IN A POLL to decide the most influential member of the Scotland squad, who would be likely to finish on top? Stuart Hogg, perhaps, given his attacking prowess? Senior figures such as Greig Laidlaw or John Barclay when they are leading the side?
To an extent, it depends on how you define influential, but there is surely a good case to be made for Pete Horne. When it comes to having a reassuring effect on his team-mates, the Glasgow centre is right up there. When you take a closer look at the sort of subtle work that gets overlooked at first glance, much of it is done by him.
He enables others to play at the top of their game, while at the same time remaining remarkably consistent himself. And tonight when Scotland take on the USA, the influence that the 28-year-old has on his team-mates is likely to become more evident than ever, with his younger brother George making his debut at scrum-half.
The pair are very different players, of course. George is perfectly capable of playing some outstanding rugby without his brother being present, and there are aspects of his game which Pete, by his own admission, finds hard to emulate – that turn of speed over five or 10 yards being one of them. But given that the centre is five years older, and given too how long they have been playing rugby, it is inevitable that a lot of Pete’s insight into the game has rubbed off on George.
Of course, the process works in the opposite direction too, as Pete explained earlier this week when asked how it would feel to have his brother alongside him in the Scotland ranks for the first time. “He’s great, he’s got so much energy, and that rubs off on me,” he said. “He’s desperate to pull on a jersey, whether it’s Glasgow or Scotland, and I just try and keep up with him.
“It will be really special playing with George and nice to sing the anthem together. But it will be more something for our family – everyone will be really proud and it will be something we can enjoy when the tour is done. In a couple of weeks once the dust settles we’ll be able to look back on it and enjoy it.
“We know each other inside out – you’ve got that instinct. I can try and keep up with him if he’s got his quick taps or he’s making little snipes – try and make sure that I’m there to get on his shoulder. And, you know, give him a clip round the lug if he needs it as well.
“I think why it’s so competitive is that ever since we were kids he’s been right into whatever I was into, whether it be football, tennis or rugby. If I was ever to practise anything he’d be out doing it with me – he’s always wanted to beat me at absolutely everything.
“He’s a competitive little bugger, which is great. In games like this when the going gets tough, that competitive edge will really drive you through.”
“Adam [Hastings] is the same. He’s a very competitive kid. We’ve got a good competitive squad and that’s what you need.”
You do, but you also need cooperation, and a willingness to put the success of the team before any individual desires. In this respect, too, Horne is right up there with any member of the squad, going so far as to explain that he judges his own performances by how well others have done.

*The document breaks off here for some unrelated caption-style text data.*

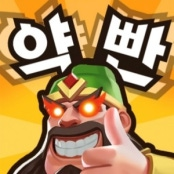 약빤삼국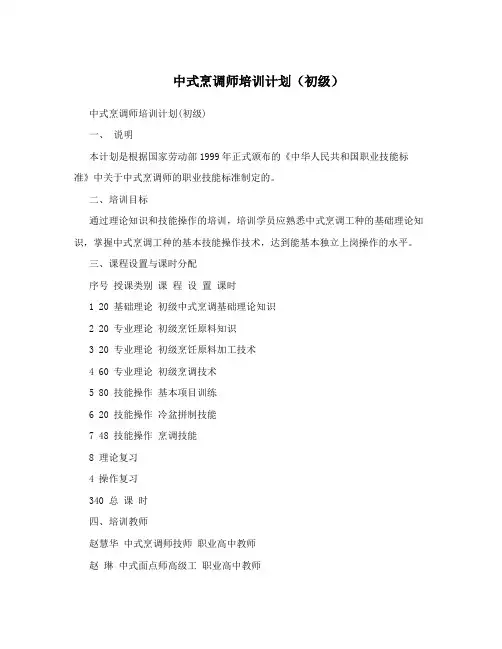 中式烹调师培训计划(初级)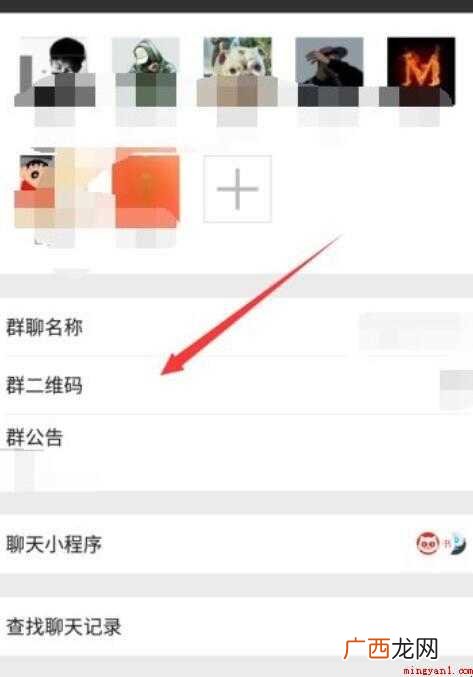 怎么生成微信群二维码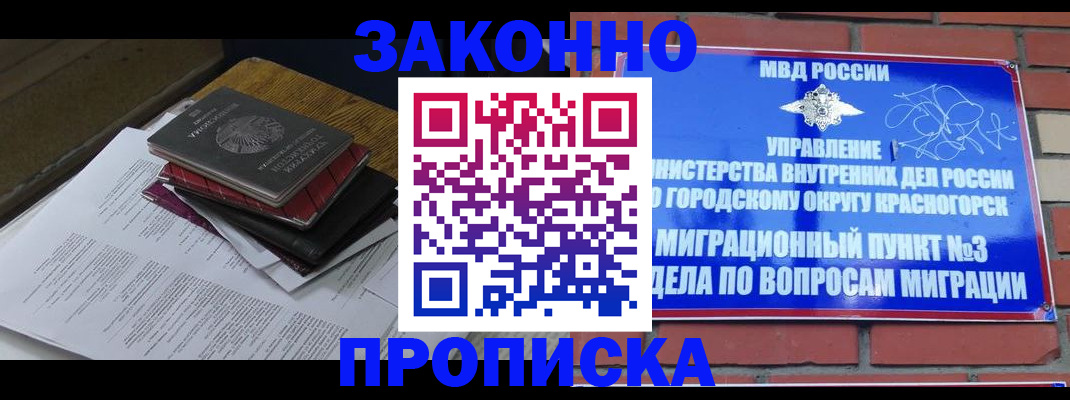 найти адрес прописки в Тобольске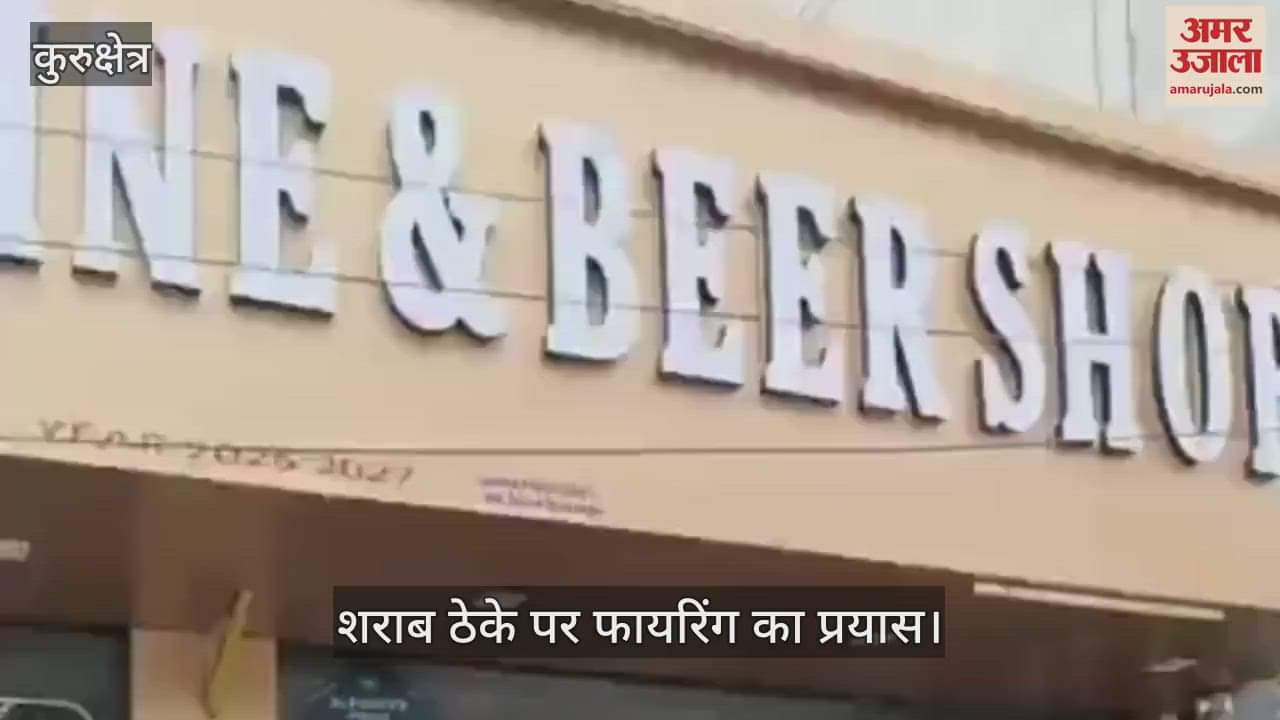 Attempt to fire at liquor shop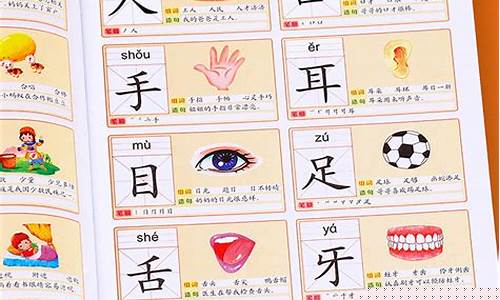 一年級(jí)孩子識(shí)字慢有什么好方法？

“When I come off the park I can tell if I’ve had a good game – if Finn [Russell] has played well or whoever’s played 10 has played well. If my outside backs have played well, that’s probably a reflection that I’ve had a good game.
“My game’s built on trying to make everyone else look good – just work rate with a little bit of brutality around the ruck. Within our group I get a lot of raps – the boys see what goes on and thank me enough. I get more than the credit that I deserve within our squad and with our coaching staff. That’s good enough for me: I’m happy with that.
“Don’t get me wrong, there’s nothing better than making breaks and scoring tries, but I think I get as much joy out of trying to put Hoggy through a gap and seeing him score a try that I’ve played a part in.”
With that sort of broad perspective on the game, it would be no surprise if Horne went into coaching once his playing days are over. He is already well known for the meticulous preparation he puts into matches – a quality that has been especially useful this week, when the searing heat of Houston has cut down on the amount of training the squad are able to do.
“We’re doing a lot of work on the laptops, especially this week because you can’t be out there training for an hour and a half, two hours,” he explained. “You’ve got to make sure you get through all your detail, do your homework, know your opposite man, know your role. As long as everyone’s doing that, then you can relax and make sure you get a bit of downtime – try and get away from rugby for a little bit and make sure you;re head isn’t frazzled by the time the game comes, because that would be a disaster. Be ready to get out there and express yourself at the weekend.”
And how exactly do the squad get away from rugby? By day, small groups of them have been wandering around the Galleria, a shopping mall just a few minutes’ walk from their hotel. In the evening, the group tends to gather together.
“I’m right into my food, so I quite like going out and finding a nice place for a coffee or a bite to eat,” Horne added. “It is tougher here, because being so hot you don’t want to be outside – you kind of want to go from AC place to AC place.
“We’ve got right into the cards. We’ve got a nightly Love Island group – we get it up on the projector and watch it on the big screen as a big group. We started that the first couple of nights we were here, so it’s been good fun, gets everyone together.
“Half the squad was watching it by the second night. Everyone’s been loving it.
“We’ve got an Xbox with us as well, and a couple of the boys sign into that. We play Fortnite, and there’ll be about 30 boys watching it. It makes everyone get involved and it’s good fun.”